Satélites

-Juntábamos tres cerillos, de los de papel encerado, no de madera, y les envolvíamos las cabezas con una tirita de papel de aluminio de las cajetillas de cigarrillos que era fácil encontrar en la basura o el cualquier parte: les envolvíamos las cabezas a los tres juntos, aunque se ahogaran como condenados por la Inquisición por jugar con lumbre, bien cerrado por arriba el papel para que no se le saliera la potencia; luego les abríamos las patitas de modo de hacer la base de un trípode y les poníamos por debajo el fuego de otro cerillo encendido; si el sputnik estaba bien hecho el juego saldría perfecto: al encenderse los cerillos dentro de aquel encierro se creaba una fuerza de propulsión que empujaba nuestro cohete hacia arriba ante nuestra alegría fresca e insaciable. Por arriba no debía tener ninguna fuga el artefacto, el chiste estaba en la precisión para envolver la parte de abajo porque al doblar los cerillos para hacer las patitas se podía abrir demasiado el espacio de fuga de los gases y con ello se perdía toda la fuerza motriz y el coloso caía sobre sí mismo sin pena ni gloria. Ah, pero cuando estaba bien hecho, cuando quedaba justo el pequeño espacio necesario para dosificar la potencia de arranque y el impulso del salto, no uno, sino cinco, diez, cincuenta atmósferas cruzábamos antes de internarnos en el espacio ignoto de los planetas y las constelaciones.
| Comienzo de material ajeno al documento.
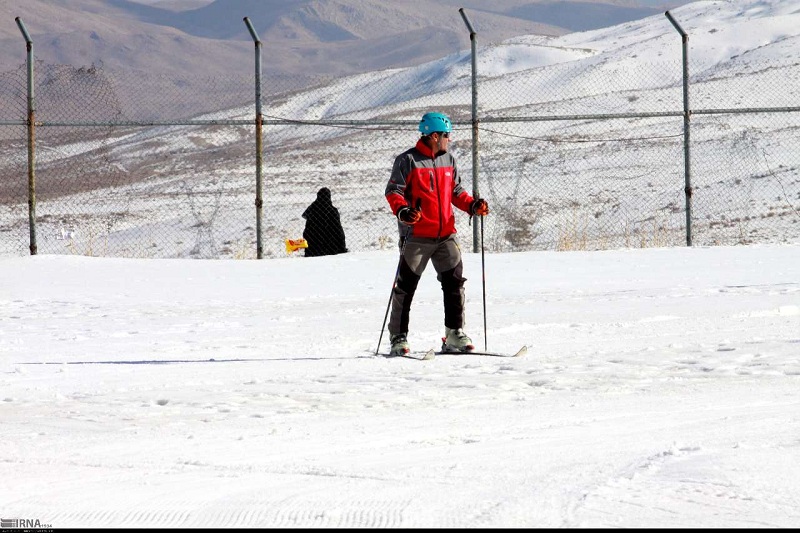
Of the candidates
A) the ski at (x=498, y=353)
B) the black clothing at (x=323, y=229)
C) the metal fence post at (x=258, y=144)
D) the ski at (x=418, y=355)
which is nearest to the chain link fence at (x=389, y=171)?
the metal fence post at (x=258, y=144)

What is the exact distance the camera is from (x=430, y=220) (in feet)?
28.0

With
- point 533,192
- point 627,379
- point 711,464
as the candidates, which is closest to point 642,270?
point 627,379

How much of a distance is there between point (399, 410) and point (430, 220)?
232cm

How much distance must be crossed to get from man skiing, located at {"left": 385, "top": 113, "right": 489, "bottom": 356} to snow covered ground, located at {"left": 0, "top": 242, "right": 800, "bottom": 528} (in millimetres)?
370

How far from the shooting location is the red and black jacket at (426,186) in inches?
334

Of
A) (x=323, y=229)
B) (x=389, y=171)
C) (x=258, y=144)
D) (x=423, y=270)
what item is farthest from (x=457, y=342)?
(x=389, y=171)

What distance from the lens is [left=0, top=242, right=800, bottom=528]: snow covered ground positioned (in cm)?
449

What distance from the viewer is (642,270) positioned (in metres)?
14.3

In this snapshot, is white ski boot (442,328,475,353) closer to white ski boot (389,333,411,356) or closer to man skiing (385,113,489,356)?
man skiing (385,113,489,356)

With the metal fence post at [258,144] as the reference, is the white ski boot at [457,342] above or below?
below

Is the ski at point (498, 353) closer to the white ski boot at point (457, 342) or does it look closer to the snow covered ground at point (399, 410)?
the white ski boot at point (457, 342)

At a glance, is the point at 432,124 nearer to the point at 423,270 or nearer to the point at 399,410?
the point at 423,270

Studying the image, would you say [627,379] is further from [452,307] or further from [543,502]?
[543,502]

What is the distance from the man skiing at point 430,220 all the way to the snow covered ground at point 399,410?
0.37 meters
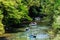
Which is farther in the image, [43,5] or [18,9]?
[43,5]

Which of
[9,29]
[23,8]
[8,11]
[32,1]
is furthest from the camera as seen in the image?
[32,1]

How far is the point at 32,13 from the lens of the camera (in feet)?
203

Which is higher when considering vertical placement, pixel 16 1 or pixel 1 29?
pixel 16 1

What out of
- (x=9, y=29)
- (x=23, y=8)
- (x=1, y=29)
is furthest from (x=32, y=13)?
(x=1, y=29)

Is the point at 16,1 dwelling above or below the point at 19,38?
above

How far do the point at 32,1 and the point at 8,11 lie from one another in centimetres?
1677

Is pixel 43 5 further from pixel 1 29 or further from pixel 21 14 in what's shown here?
pixel 1 29

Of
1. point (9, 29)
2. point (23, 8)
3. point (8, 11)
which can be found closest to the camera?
point (8, 11)

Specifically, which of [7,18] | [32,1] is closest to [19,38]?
[7,18]

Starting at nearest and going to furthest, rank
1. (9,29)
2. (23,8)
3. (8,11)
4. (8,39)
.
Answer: (8,39), (8,11), (9,29), (23,8)

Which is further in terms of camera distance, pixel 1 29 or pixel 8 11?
pixel 8 11

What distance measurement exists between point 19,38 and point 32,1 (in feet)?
69.8

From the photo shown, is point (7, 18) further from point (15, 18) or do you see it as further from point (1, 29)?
point (1, 29)

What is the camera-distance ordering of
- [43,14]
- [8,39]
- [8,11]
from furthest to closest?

Cada quien podía escoger lo que quisiera del inconmensurable cielo para hacer sus parcelas donde soltar a pastar las cabras locas de sus fantasías.

Ahora le dio por evocar sus experiencias de navegante cósmico y traernos sus rodillas sucias de estar hincado en el suelo polvoso del patio de la escuela aplicado en la ciencia espacial. –Qué importa si entendíamos qué era el sputnik o no, qué más daba si nos figurábamos lo que sería romper el cerco de la prisión de la tierra para salir, libre de ataduras a ese espacio vacío y negro en el que no hay arriba ni abajo y nada cae porque nada tiene peso. Ni siquiera sé si alguna vez he comprendido lo que es la fuerza de gravedad que atrae hacia los polos magnéticos los objetos dotándolos de un peso corpóreo. El chiste es que pocos años después vimos a los astronautas descender en la superficie de la luna y caminar por esa remota e inconmensurable cercanía, aunque tantas veces después nos haya querido envenenar la maledicencia con el cuento de que todo fue una mentira, una filmación en un desierto de la tierra. ¡Qué más da!, si yo he visto, en noches muy claras y carentes de luna, los puntitos brillantes de los satélites como estrellas que tuvieran prisa por llegar de un lado al otro.

Y ahora, cuando la cuenta de mis días particulares tiende a reducirse, otras generaciones siguen el camino trazado; seguramente ya no habrá nadie con quien yo haya jugado a volar sputniks que pueda atestiguar la presencia de seres humanos en otro planeta, aunque estemos seguros de así será. Ayer llegó a Marte el Fénix después de viajar unos cuantos meses por esas sugerentes profundidades y se posó suavemente, sin complejos, en la superficie marciana. Va en busca de agua –dicen- porque si hay agua querrá decir que hay vida, o que la hubo, y algo podremos averiguar del acuciante enigma que tan despacio, ay, tan poco a poco vamos desvelando: ¿dónde empezó todo esto? ¿qué es? ¿qué nos espera más allá de la inteligencia y la curiosidad sin límites que nos va llevando? ¿qué estamos haciendo aquí?